Elle nous fit l’honneur, en ce bas univers,
De préférer notre hémisphère
A celui des mortels qui nous sont opposés,
Gens grossiers, peu civilisés,
Et qui, se mariant sans prêtre et sans notaire,
De la Discorde n’ont que faire.
Pour la faire trouver aux lieux où le besoin
Demandoit qu’elle fût présente,
La Renommée avoit le soin
De l’avertir; et l’autre, diligente,
Couroit vite aux débats, et prévenoit la Paix,
Faisoit d’une étincelle un feu long à s’éteindre.
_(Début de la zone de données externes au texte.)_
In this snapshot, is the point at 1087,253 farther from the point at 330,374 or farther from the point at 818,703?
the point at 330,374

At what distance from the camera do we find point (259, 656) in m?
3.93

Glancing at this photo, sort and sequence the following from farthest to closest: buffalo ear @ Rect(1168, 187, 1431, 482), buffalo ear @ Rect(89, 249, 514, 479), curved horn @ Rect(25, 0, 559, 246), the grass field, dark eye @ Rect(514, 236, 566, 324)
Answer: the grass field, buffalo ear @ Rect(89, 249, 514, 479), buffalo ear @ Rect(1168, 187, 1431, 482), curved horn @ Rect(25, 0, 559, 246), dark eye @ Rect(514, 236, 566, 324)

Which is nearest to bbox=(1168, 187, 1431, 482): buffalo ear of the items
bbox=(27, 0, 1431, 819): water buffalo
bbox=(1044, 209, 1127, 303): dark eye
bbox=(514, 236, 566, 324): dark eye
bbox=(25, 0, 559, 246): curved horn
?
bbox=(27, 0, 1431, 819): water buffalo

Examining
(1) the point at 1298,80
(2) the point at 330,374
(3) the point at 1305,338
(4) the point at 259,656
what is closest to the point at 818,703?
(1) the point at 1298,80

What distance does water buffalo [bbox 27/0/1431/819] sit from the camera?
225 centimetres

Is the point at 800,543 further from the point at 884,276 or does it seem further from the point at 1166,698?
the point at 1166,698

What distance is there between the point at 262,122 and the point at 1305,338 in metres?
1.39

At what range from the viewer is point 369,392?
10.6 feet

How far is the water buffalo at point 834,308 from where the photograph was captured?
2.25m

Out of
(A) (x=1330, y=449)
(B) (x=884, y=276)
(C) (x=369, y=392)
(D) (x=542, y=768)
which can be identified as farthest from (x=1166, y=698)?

La Renommée enfin commença de se plaindre
Que l’on ne lui trouvoit jamais
De demeure fixe et certaine;
Bien souvent l’on perdoit, à la chercher, sa peine:
Il falloit donc qu’elle eût un séjour affecté,
Un séjour d’où l’on pût en toutes les familles
L’envoyer à jour arrêté.
Comme il n’étoit alors aucun couvent de filles,
On y trouva difficulté.
L’auberge enfin de l’hyménée
Lui fut pour maison assignée.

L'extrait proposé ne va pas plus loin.